Activity:
If a line in the records below contains the word "Vietnam", copy it.

Task inputs:
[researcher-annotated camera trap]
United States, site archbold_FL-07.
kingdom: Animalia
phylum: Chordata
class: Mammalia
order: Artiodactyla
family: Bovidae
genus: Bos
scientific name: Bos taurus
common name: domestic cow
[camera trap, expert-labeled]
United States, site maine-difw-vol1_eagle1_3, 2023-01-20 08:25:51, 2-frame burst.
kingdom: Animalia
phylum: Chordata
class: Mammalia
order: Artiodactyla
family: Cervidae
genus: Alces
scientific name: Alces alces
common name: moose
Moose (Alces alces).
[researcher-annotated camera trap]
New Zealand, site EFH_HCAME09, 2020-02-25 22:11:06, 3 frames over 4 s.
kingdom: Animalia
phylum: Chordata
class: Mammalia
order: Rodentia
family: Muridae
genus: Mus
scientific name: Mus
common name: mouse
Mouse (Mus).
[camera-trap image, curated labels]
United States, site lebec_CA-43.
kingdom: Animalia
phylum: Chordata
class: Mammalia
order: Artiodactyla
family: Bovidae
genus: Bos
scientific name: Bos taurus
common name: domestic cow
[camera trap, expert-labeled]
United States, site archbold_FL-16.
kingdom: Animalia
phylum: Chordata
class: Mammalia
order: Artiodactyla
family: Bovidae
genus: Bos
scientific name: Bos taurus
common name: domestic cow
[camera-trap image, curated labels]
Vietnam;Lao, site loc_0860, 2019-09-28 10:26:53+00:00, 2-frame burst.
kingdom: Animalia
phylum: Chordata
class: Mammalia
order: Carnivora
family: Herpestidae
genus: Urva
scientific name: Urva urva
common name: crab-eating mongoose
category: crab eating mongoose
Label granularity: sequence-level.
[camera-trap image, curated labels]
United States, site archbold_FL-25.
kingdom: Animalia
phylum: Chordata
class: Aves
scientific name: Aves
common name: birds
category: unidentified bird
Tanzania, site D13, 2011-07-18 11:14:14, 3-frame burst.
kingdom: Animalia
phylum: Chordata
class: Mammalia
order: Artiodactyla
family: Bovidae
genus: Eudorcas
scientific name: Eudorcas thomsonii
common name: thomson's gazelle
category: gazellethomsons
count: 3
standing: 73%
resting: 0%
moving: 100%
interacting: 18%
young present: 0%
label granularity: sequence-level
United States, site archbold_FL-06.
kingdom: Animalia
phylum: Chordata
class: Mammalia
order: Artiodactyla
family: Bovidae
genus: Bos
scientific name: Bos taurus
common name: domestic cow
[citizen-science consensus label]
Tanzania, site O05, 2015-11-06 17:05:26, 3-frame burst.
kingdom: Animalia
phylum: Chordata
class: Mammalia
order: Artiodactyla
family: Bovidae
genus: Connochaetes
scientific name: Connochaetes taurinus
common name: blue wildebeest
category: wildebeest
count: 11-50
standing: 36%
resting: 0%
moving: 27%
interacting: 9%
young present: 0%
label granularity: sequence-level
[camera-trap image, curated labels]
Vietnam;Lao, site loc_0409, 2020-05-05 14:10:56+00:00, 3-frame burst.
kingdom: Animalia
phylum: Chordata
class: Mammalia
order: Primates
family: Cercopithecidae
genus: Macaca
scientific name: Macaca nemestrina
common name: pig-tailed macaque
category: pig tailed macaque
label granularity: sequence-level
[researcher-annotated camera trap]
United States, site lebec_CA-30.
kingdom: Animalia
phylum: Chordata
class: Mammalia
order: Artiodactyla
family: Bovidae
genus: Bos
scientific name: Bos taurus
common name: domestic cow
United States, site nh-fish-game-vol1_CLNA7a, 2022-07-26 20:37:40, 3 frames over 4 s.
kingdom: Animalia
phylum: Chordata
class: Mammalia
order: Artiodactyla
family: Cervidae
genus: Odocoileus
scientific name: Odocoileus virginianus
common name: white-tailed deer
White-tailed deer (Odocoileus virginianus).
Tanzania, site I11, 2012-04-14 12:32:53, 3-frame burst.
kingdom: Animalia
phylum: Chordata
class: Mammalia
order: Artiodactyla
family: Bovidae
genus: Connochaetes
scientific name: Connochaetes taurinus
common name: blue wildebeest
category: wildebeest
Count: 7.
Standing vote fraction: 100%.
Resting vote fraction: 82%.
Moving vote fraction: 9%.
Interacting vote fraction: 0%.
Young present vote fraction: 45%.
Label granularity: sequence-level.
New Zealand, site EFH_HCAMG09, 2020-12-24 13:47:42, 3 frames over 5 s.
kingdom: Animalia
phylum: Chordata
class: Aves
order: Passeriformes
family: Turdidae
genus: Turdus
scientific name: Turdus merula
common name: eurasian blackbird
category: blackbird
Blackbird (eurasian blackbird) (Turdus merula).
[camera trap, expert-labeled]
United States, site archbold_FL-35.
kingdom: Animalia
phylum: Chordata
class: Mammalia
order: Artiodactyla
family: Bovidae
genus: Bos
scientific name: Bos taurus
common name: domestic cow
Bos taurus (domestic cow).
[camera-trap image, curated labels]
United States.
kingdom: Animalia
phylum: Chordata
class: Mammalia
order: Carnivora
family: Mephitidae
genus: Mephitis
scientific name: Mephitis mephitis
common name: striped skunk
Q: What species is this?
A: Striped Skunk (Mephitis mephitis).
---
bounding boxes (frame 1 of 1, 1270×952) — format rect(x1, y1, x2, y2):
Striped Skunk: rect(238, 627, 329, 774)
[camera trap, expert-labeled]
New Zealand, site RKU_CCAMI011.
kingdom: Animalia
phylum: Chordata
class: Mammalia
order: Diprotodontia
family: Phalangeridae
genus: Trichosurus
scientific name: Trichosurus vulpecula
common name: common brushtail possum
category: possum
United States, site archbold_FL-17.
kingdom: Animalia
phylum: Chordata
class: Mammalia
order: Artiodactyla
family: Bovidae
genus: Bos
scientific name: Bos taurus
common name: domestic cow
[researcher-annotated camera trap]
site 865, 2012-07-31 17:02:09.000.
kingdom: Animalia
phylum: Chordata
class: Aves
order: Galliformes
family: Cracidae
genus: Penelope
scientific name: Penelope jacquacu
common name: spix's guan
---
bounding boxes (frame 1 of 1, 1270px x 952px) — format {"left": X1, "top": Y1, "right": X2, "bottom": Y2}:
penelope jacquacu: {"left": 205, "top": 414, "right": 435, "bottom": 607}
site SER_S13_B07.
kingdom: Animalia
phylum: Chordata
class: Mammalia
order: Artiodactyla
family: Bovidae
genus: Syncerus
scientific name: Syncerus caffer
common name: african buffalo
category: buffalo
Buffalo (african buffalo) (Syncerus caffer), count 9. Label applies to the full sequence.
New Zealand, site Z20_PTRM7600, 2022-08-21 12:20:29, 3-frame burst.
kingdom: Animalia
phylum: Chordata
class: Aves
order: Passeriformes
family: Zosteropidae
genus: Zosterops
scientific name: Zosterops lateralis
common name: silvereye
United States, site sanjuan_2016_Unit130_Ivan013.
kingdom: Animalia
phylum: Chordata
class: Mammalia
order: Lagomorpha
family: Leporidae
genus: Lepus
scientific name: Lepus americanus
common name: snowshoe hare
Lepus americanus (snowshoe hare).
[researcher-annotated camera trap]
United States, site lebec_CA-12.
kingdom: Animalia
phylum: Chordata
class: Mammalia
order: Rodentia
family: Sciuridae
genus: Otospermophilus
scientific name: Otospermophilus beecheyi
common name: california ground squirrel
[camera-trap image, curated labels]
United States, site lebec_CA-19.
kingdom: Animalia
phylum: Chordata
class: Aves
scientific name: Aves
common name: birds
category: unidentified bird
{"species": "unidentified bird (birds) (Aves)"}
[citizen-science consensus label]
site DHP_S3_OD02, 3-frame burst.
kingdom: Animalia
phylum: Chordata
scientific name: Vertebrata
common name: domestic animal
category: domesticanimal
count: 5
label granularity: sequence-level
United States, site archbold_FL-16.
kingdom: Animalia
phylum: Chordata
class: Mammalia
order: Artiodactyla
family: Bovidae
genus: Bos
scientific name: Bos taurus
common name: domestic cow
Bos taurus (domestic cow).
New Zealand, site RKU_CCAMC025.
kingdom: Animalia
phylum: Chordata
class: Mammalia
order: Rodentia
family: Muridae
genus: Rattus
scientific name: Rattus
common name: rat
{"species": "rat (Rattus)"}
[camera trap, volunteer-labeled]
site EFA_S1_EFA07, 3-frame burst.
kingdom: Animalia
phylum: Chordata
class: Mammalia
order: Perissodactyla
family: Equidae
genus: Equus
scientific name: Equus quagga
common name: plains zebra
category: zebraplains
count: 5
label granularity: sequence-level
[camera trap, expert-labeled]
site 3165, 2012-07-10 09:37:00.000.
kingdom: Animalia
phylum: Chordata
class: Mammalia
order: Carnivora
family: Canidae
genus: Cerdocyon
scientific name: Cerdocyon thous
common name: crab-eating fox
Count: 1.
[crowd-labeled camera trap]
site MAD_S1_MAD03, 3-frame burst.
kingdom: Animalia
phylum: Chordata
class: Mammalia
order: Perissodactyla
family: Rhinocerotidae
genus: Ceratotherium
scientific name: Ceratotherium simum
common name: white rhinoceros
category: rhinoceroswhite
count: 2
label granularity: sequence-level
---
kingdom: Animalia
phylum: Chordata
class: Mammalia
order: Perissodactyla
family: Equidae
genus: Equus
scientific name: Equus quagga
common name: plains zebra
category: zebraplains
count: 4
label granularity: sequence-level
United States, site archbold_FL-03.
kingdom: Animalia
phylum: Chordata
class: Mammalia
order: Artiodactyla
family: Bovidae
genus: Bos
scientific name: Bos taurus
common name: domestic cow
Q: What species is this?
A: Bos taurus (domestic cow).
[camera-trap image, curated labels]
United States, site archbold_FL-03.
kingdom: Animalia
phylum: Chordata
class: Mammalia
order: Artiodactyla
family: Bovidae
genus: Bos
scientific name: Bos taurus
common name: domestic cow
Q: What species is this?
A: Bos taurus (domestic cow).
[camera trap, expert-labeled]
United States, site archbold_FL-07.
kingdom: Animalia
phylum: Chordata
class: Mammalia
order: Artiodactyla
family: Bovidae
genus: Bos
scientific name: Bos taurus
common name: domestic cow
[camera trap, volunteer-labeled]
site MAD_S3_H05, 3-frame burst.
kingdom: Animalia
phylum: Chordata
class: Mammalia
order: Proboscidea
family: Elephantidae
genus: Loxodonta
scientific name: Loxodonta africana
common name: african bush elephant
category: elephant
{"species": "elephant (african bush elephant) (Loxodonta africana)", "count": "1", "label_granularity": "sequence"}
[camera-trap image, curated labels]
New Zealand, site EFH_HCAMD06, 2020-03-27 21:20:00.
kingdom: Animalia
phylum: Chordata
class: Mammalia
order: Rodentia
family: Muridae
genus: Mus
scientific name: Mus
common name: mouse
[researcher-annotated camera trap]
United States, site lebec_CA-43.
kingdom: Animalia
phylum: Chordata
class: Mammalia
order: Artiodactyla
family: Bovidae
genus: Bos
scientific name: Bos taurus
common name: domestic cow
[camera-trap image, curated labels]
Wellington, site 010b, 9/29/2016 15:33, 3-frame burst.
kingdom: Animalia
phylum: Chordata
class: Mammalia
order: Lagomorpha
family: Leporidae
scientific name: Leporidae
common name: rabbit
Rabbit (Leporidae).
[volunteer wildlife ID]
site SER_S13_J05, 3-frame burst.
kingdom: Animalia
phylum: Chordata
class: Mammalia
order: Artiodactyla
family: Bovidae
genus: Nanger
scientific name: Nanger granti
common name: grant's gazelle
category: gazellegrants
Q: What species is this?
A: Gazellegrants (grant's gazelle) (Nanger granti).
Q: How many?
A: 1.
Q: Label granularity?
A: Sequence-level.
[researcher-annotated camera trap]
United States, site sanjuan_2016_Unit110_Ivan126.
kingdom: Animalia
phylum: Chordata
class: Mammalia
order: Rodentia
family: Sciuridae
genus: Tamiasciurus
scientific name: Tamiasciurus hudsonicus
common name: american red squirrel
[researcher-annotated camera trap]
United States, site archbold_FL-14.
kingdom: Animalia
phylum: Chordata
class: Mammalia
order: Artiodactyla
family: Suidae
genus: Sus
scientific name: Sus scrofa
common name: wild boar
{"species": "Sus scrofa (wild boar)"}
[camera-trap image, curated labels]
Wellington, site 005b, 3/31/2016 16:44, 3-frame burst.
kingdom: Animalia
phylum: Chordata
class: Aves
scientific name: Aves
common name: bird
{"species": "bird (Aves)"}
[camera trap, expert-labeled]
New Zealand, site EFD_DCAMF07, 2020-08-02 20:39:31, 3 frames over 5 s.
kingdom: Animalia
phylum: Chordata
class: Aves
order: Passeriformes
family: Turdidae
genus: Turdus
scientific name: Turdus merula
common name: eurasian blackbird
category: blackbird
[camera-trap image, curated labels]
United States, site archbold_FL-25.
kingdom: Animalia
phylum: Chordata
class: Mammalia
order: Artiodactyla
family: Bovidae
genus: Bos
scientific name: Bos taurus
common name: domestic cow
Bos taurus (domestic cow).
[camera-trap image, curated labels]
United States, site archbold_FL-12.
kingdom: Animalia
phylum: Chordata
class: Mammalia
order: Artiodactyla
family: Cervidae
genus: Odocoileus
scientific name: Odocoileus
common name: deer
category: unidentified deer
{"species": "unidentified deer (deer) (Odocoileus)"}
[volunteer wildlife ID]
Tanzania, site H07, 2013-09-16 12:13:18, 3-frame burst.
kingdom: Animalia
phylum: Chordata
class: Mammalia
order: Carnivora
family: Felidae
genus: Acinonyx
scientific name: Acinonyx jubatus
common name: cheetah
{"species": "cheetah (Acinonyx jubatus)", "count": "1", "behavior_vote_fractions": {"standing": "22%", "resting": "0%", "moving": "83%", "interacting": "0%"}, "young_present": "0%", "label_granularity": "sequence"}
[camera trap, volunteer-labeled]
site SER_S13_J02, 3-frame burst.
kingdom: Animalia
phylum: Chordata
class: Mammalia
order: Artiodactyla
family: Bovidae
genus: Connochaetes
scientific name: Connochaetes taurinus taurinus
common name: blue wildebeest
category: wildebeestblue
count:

Your solution:
Vietnam;Lao, site loc_0860, 2019-09-28 10:26:53+00:00, 2-frame burst.
Vietnam;Lao, site loc_0409, 2020-05-05 14:10:56+00:00, 3-frame burst.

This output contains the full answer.